Em sua primeira reunião, o Comitê Interministerial sobre Mudança do Clima (CIM) decidiu ontem que as novas metas brasileiras devem “retomar o nível de ambição apresentado em 2015, no Acordo de Paris”.

Isso significa que o Brasil reassume o compromisso de limitar suas emissões de gases de efeito estufa a 1,32 bilhão de toneladas de CO2 equivalente em 2025 e 1,2 bilhão de toneladas em 2030.

A expectativa é que o presidente Luiz Inácio Lula da Silva faça o anúncio oficial na semana que vem, em Nova York, onde participa da Assembleia-Geral da ONU e de eventos relacionados ao clima. 

Em paralelo, o Ministério das Relações Exteriores precisa fazer a atualização junto à UNFCCC, o órgão climático das Nações Unidas. 

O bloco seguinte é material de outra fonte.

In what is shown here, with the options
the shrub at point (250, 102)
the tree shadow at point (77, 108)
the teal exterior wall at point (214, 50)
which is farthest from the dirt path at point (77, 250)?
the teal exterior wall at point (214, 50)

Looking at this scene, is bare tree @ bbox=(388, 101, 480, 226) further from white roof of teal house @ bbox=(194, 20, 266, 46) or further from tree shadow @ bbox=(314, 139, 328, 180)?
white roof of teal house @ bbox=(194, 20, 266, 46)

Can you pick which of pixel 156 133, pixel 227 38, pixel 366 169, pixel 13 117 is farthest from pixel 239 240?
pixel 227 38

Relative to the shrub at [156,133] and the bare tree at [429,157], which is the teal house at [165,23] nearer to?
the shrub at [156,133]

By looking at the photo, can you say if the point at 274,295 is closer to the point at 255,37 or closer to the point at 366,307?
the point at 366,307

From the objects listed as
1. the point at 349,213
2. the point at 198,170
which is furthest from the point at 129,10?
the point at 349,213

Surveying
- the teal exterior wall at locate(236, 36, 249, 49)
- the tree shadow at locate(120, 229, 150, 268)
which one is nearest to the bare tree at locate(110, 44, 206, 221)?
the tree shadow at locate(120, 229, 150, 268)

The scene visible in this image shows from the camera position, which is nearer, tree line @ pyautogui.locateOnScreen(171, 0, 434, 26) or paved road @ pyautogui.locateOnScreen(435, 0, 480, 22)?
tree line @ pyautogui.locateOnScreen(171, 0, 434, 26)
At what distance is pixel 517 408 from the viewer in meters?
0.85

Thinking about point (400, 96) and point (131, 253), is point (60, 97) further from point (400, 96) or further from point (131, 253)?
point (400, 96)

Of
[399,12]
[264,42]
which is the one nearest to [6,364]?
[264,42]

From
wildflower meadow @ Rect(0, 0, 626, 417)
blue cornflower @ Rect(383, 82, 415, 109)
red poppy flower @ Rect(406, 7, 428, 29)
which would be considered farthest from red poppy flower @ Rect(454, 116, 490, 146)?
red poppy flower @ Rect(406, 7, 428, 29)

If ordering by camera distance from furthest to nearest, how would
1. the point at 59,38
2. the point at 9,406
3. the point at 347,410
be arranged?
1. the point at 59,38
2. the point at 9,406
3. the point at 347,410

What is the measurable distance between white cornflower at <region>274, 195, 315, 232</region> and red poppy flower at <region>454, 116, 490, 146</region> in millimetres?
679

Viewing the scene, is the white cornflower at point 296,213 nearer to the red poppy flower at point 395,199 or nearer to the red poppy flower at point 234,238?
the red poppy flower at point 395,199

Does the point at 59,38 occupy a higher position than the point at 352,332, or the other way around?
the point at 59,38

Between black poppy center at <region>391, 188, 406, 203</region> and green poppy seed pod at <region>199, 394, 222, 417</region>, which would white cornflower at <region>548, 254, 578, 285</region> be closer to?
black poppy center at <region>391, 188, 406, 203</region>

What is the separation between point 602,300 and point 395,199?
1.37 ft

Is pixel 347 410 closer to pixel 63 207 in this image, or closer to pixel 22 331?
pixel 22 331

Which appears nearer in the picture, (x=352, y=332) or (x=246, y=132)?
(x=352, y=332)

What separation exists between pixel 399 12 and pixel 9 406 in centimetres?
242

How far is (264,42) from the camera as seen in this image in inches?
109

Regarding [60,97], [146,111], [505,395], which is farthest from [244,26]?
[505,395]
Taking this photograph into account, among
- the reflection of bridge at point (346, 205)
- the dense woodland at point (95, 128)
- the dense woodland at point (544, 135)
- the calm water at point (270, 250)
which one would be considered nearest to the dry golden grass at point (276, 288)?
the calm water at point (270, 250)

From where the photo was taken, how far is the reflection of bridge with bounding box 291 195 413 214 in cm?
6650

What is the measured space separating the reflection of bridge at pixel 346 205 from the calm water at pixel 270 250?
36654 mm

O prazo se esgota em 25 setembro, para que haja tempo que o novo compromisso seja considerado na contabilidade global que será realizada durante a COP28. A conferência começa no final de novembro, em Dubai, nos Emirados Árabes Unidos.

O governo anterior deu duas pedaladas nos objetivos de descarbonização brasileiros, usando medidas de intensidade de carbono em vez de números absolutos.

Na primeira delas, em 2020, as emissões totais do país ficariam em 1,79 bilhão de toneladas em 2025 e 1,62 bilhão em 2030. No ano passado, houve um pequeno ajuste, mas os números continuaram mais altos que os da NDC original: 1,61 bilhão (2025) e 1,28 bilhão (2030).

Ambas as revisões, além do desmonte da política ambiental brasileira, contribuíram com o descrédito da gestão Bolsonaro perante a comunidade internacional.

“Uma NDC precisa de legitimidade para ser implementada. A correção de agora é o primeiro passo, mas ainda não é a solução completa”, diz Natalie Unterstell, colunista do Reset e presidente do Talanoa, um centro de estudos de política climática.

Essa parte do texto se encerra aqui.